Quelques réflexions suite aux questions de Nicolas.
J'essaie sur mon blog de partir des points de vue de Maitrīpa et de Gampopa, du moins tels que je les comprends. Selon ce point de vue, l'éveil (la réalisation du dharmakāya) est unique. Pour Maitrīpa et pour Gampopa, les corps formels, donc l'activité altruiste, sourdra naturellement de cet éveil et des aspirations antérieures à celui-ci. La personne éveillée est comme le libéré-dans-la-vie (S. jīvanmukti) dans les autres traditions indiennes. Elle a toujours son conditionnement physique, son passé, ses aspirations et son activité sera en fonction de ces facteurs. C'est une approche plutôt mystique et passive. C'est l'éveil qui est dans le siège du conducteur, si on n'a pas peur d'une personnification excessive et de métaphores automobiles.
Selon un autre point de vue, les corps formels sont à édifier. Cela peut se faire à travers l'édification d'un corps immortel (S. kāyasādhana) avec ses pratiques haṭhayoguiques, l'alchimie chimique (S. rasāyana) pour endurcir le corps physique, l'alchimie génétique (une autre forme de rasāyana, recherche de mahāmudrā quasi-substantielle), le yoga du corps subtil avec son travail sur les canaux et les souffles etc. Ou un peu plus spirituel, mais toujours de manière active, l'édification d'un corps divin plus classique, que l'on connaît mieux en occident dans le milieu du bouddhisme tibétain. Ou encore des combinaisons de toutes ces méthodes. La méthode plus mystique peut être intégrée dans les méthodes plus actives comme la phase d'achèvement (S. saṁpanna-krama), mais elle n'est pas reconnue comme une méthode auto-suffisante, sauf dans des cas exceptionnels, que Jamgon Kongtrul qualifiera de troisième méthode, celles du Cœur (T. snying po'i lugs).
En fait, les instructions telles qu'elles sont présentées de nos jours sont présentées comme un ensemble cohérent. En réalité, il s'agit de différentes instructions, avec des origines différentes, nées dans un contexte différent. Elles arrivent à nous après de nombreuses réinterprétations, systématisations etc. Les hagiographies, écrites à différents moments, servent à combler des hiatus, des manques et à unifier tout cela.
La façon traditionnelle d'approcher les divergences est de les considérer comme des moyens (S. upāya) pour différents types de dispositions. La supériorité autoproclamée de chaque instruction nouvelle est, à mon avis, le moyen de promotion le plus ancien du monde pour se distinguer de l'existant.

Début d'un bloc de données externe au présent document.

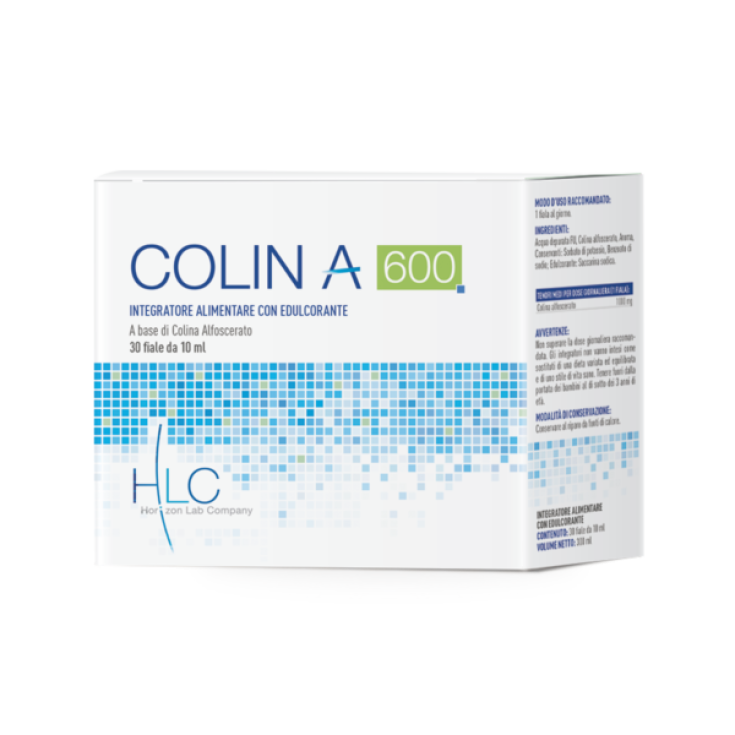 Colin A 600 Hlc 30 Ampoules De 10 ml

Les autres religions, si elles utilisent des méthodes mystiques, "passives", débouchent sur un résultat très similaire si on en croit les descriptions après l'expérience. Rien ne m'empêche de croire, qu'elles ne permettront pas d'atteindre l'équivalent du dharmakāya, qui est félicité, luminosité et absence de représentation. Selon Maitrīpa, Milarepa et Gampopa (Les enseignements publics [intitulé] Les qualités excellentes T. tshogs chos yon tan phun tshogs), les corps formels sont produits spontanément à partir du dharmakāya en fonction des aspirations passées, du contexte individuel et des situations ad hoc rencontrés. Gampopa dit dans le même texte que les personnes à la vision pure et les bodhisattvas perçoivent les corps formels (d'un buddha) en fonction de leur niveau et de leur conditionnement pourrait-on ajouter. Maitrīpa dit qu'en pratiquant sans cesse une divinité, on finira par le voir partout. Il compare cela à une mère qui vient de perdre son fils unique et qui ne peut s'empêcher de penser à lui continuellement et de le voir partout. Mais pour lui, le fond des choses, y compris divines et aussi diverses qu'elles soient, est au niveau du dharmakāya. Par rapport à celui-ci, rien ne pourrait être supérieur ou inférieur.